After a few years during which he disappeared from the music scene, Professor Longhair's musical career finally received "a well deserved renaissance" and wide recognition. He was invited to perform at the New Orleans Jazz and Heritage Festival in 1971 and at the Newport Jazz Festival and the Montreux Jazz Festival in 1973. His album The London Concert showcases work he did on a visit to the United Kingdom. That significant career resurrection is best marked by the seminal album "Professor Longhair - Live On The Queen Mary", which was recorded on March 24, 1975, during an invited-only party hosted by Paul McCartney and Linda McCartney on board the retired RMS Queen Mary.
By the 1980s his albums, such as Crawfish Fiesta on Alligator Records and New Orleans Piano on Atlantic Records, had become readily available across America. In 1974 he appeared on the PBS series Soundstage (with Dr. John, Earl King, and The Meters).

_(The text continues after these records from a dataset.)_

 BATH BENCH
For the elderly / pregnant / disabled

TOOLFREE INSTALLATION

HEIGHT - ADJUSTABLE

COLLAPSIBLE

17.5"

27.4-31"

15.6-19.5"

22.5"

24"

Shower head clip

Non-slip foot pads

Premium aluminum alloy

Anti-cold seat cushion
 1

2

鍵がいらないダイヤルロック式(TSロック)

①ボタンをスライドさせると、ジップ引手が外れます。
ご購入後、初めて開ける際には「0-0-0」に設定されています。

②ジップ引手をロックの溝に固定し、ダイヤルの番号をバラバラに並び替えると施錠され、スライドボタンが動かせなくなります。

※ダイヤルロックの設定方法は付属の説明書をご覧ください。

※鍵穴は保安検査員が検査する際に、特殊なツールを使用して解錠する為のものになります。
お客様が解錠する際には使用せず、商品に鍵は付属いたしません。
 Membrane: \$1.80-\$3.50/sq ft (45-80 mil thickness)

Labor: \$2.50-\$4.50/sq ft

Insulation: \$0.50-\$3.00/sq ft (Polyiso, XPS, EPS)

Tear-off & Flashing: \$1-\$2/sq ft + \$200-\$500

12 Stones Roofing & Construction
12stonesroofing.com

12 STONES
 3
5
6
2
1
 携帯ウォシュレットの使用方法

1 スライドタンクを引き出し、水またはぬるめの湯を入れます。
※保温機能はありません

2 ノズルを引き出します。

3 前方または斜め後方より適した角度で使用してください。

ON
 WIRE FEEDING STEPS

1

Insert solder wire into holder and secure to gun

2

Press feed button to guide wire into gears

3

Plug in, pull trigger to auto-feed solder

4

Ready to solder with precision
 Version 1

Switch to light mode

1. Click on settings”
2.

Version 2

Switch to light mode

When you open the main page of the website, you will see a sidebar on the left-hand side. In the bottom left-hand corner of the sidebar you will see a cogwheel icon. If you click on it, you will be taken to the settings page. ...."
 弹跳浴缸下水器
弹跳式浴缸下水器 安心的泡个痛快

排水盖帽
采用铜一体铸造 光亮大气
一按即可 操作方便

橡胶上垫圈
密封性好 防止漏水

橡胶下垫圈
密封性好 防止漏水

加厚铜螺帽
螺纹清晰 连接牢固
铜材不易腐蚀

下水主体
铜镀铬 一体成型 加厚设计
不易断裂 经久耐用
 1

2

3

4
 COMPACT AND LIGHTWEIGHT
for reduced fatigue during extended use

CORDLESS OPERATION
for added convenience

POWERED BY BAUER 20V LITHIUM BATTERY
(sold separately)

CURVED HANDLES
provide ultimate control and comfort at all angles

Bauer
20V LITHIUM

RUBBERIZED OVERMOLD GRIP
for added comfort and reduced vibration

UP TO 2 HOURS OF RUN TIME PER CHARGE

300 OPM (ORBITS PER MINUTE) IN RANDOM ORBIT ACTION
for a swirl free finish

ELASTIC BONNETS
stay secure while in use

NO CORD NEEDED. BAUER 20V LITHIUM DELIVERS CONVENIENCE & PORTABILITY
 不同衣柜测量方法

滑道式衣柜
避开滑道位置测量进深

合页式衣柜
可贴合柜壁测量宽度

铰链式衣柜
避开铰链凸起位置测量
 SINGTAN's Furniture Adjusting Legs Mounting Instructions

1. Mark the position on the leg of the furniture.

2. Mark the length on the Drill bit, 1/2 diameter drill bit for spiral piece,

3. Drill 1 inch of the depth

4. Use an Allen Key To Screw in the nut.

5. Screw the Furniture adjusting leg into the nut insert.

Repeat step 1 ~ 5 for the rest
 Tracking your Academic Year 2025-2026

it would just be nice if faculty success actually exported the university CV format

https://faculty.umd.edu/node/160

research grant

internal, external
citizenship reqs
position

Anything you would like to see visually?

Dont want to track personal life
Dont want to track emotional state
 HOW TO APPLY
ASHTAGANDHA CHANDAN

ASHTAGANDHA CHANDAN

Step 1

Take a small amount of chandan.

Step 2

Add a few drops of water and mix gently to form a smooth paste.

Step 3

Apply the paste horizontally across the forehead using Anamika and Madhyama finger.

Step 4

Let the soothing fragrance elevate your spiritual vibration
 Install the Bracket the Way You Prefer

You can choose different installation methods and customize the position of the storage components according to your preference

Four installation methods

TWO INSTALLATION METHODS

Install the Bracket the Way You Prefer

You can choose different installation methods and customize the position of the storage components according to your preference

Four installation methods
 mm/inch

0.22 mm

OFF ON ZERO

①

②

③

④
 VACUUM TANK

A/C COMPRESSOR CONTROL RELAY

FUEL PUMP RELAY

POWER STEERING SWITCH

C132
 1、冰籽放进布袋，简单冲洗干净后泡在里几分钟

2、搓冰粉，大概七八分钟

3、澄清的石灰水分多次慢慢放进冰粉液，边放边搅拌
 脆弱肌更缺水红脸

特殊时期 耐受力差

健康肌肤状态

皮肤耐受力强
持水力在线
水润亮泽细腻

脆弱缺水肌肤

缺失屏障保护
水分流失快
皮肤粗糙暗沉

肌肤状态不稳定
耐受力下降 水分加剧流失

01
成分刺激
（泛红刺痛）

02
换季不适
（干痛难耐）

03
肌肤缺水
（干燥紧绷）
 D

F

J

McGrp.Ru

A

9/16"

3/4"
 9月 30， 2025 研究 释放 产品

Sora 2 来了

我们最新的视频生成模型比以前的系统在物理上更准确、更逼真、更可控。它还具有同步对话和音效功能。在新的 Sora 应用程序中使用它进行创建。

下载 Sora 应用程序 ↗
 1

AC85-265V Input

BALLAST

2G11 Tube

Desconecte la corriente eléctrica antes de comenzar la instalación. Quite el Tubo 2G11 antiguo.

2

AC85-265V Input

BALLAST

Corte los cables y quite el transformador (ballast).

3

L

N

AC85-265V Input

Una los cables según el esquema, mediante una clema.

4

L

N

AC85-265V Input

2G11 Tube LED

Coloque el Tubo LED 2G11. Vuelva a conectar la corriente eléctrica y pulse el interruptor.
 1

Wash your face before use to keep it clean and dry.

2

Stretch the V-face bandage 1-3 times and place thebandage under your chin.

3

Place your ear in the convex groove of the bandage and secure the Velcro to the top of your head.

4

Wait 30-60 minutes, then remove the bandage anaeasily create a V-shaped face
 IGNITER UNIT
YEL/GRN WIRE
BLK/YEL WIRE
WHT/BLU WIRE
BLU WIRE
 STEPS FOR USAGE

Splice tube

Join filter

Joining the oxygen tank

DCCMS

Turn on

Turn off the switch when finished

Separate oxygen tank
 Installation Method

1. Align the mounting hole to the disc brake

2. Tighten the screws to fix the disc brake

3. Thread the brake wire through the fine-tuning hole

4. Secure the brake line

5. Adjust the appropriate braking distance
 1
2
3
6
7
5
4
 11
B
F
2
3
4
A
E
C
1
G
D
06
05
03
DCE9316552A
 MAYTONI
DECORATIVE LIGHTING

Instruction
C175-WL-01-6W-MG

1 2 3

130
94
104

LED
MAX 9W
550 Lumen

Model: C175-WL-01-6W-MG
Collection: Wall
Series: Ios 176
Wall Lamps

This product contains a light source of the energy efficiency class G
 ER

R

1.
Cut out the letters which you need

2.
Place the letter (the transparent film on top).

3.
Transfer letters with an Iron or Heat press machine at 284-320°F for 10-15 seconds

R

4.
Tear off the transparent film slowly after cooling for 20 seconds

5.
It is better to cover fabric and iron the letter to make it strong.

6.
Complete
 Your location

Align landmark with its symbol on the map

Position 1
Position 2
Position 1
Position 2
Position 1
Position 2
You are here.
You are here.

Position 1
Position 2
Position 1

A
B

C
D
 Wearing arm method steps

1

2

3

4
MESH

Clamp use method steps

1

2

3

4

In 1980 he co-starred with Tuts Washington and Allen Toussaint  in the film documentary Piano Players Rarely Ever Play Together which was produced and directed by filmmaker Stevenson Palfi. That documentary (which aired on public television in 1982 and was rarely seen since), plus a long interview with Fess (which was recorded two days before his sudden death), were included in the 2018 released project "Fess Up".
Professor Longhair died in his sleep of a heart attack while the filming of the documentary was under way (and before the live concert, which was planned to be its climax). Footage from his funeral was included in the documentary.
Professor Longhair's manager through those renaissance years of his career was Allison Miner, of which jazz producer George Wein was quoted saying: "Her devotion to Professor Longhair gave him the best years of his life.”
Professor Longhair was inducted into the Blues Hall of Fame in 1981.

In 1987 Professor Longhair was awarded a posthumous Grammy Award for his early recordings released as House Party New Orleans Style.

He was inducted into the Rock and Roll Hall of Fame in 1992.

The B-side of the 1985 Paul McCartney single "Spies Like Us", entitled "My Carnival", credited to McCartney and Wings, was recorded in New Orleans and dedicated to Professor Longhair.

His song "Tipitina" was covered by Hugh Laurie on the 2011 CD album Let Them Talk. Laurie is a long-time fan, having used Longhair's "Go to the Mardi Gras" as the theme for the pilot episode of A Bit of Fry & Laurie. Laurie used to perform these two songs regularly during his world concert tours of 2011-2014 with The Copper Bottom Band, and in March 2013 paid tribute to Professor Longhair in a special concert on board of the RMS Queen Mary.